One of the most prominent and widely-read of these was Godey’s Lady’s Book, which over the course of two decades, rather clearly spelled out women’s duties to her home, husband, children, and god. “At its height, Godey’s had a circulation of 150,000 with a growth paralleling the growth of the domestic novel. Unquestionably, Hale was one the two or three most influential American women of the nineteenth century” (Matthews 43).

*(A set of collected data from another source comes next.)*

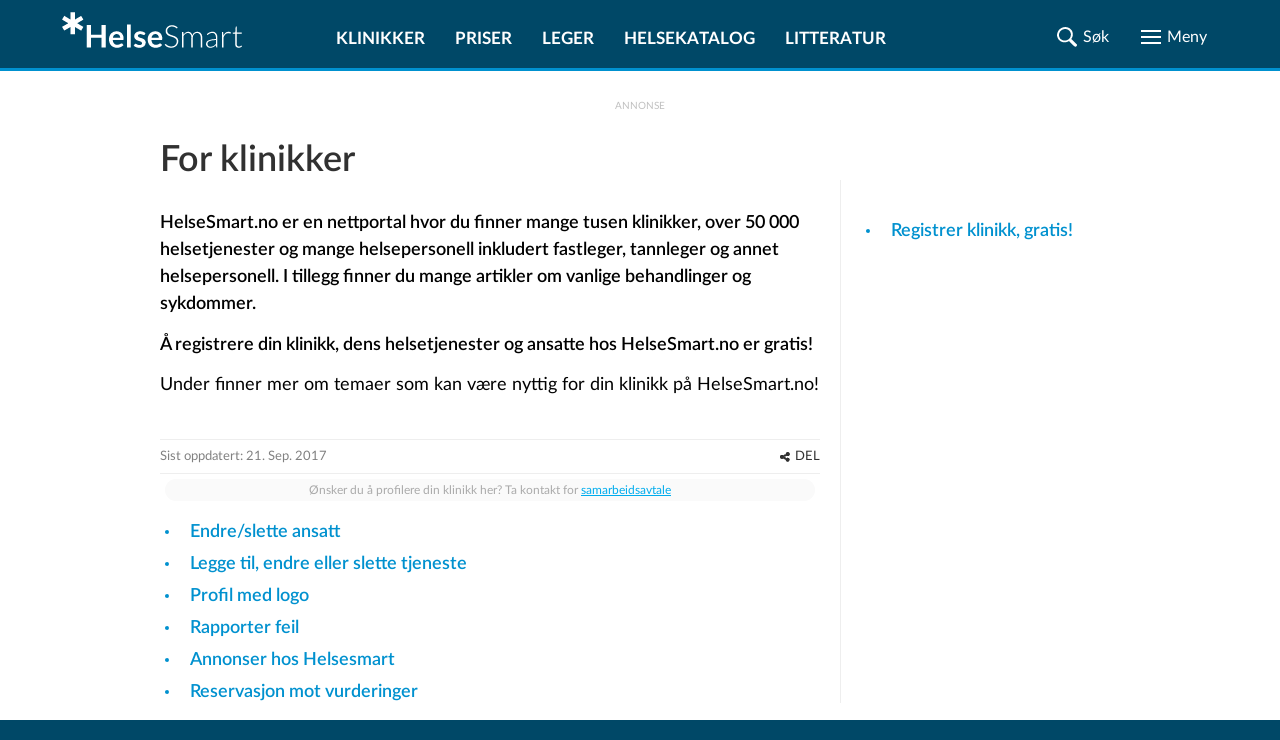

--- FILE ---
content_type: text/html; charset=utf-8
request_url: https://www.google.com/recaptcha/api2/aframe
body_size: 267
content:
<!DOCTYPE HTML><html><head><meta http-equiv="content-type" content="text/html; charset=UTF-8"></head><body><script nonce="bRDkaETDmoPdNUZzJWibYg">/** Anti-fraud and anti-abuse applications only. See google.com/recaptcha */ try{var clients={'sodar':'https://pagead2.googlesyndication.com/pagead/sodar?'};window.addEventListener("message",function(a){try{if(a.source===window.parent){var b=JSON.parse(a.data);var c=clients[b['id']];if(c){var d=document.createElement('img');d.src=c+b['params']+'&rc='+(localStorage.getItem("rc::a")?sessionStorage.getItem("rc::b"):"");window.document.body.appendChild(d);sessionStorage.setItem("rc::e",parseInt(sessionStorage.getItem("rc::e")||0)+1);localStorage.setItem("rc::h",'1768618243742');}}}catch(b){}});window.parent.postMessage("_grecaptcha_ready", "*");}catch(b){}</script></body></html>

While one could argue with the assertion about the influence of Hale, it is clear that she had enormous sway with her publication and used it as a jumping-off point for many of her own ideas, which included the very distinct notion of women’s and men’s spheres as entirely separate. The sphere that women belonged to had complete emphasis on the domestic and is known as the “cult of domesticity.”

The main tenants of the cult of true womanhood were piety, sexual purity, submissiveness to the desires of men, and domesticity—an umbrella term that includes the widest number of related elements, such as housework, child care, and home arts such as crafts and general beautification of the home. Many of the same elements relating to a woman’s duty in her home spilled over into the mainstream and inspired many other writers to approach similar topics in an effort to coach women how to best serve their husbands and raise their children in line with these views.

One of the most revelatory passages in Godey’s Lady’s Book that best and most efficiently reveals many of the salient features of the importance of domesticity as the end goal of a woman’s life was written by the editor. Sarah J. Hale was the editor of the magazine and as such, had a feature that was present in every issue that generally addressed one or two issues for contemporary women. One particular break from that tradition appeared in her detailed list with the long title, “Twelve reasons why more attention should be given to the more general diffusion of physiological and hygienic knowledge among the present and prospective mothers of our country; and why ladies should be educated for the practice of medicine among their own sex and children.” In this list of twelve issues all women must understand, whether they are mothers or young unmarried girls, are contained the most salient features expressed within the cult of domesticity. While some of the matters discussed in her list have to do with proper medical education, through every item on the list, multiple implicit values such as piety, purity, value for domestic duty, the raising and nurture of children, are addressed. For the purposes of this paper, since a full exploration of this list would require a book-length discussion, only a few elements of the list will be used, one of which concerns the purpose of a young woman’s education when her true path and ultimate end is using none of the sciences or academic knowledge in her life as a caretaker of her home and children. To this, Hale puts as number two on her list; “Because the education of a woman is not generally conducted with regard to her natural disposition as a wife and mother” (Hale 1857).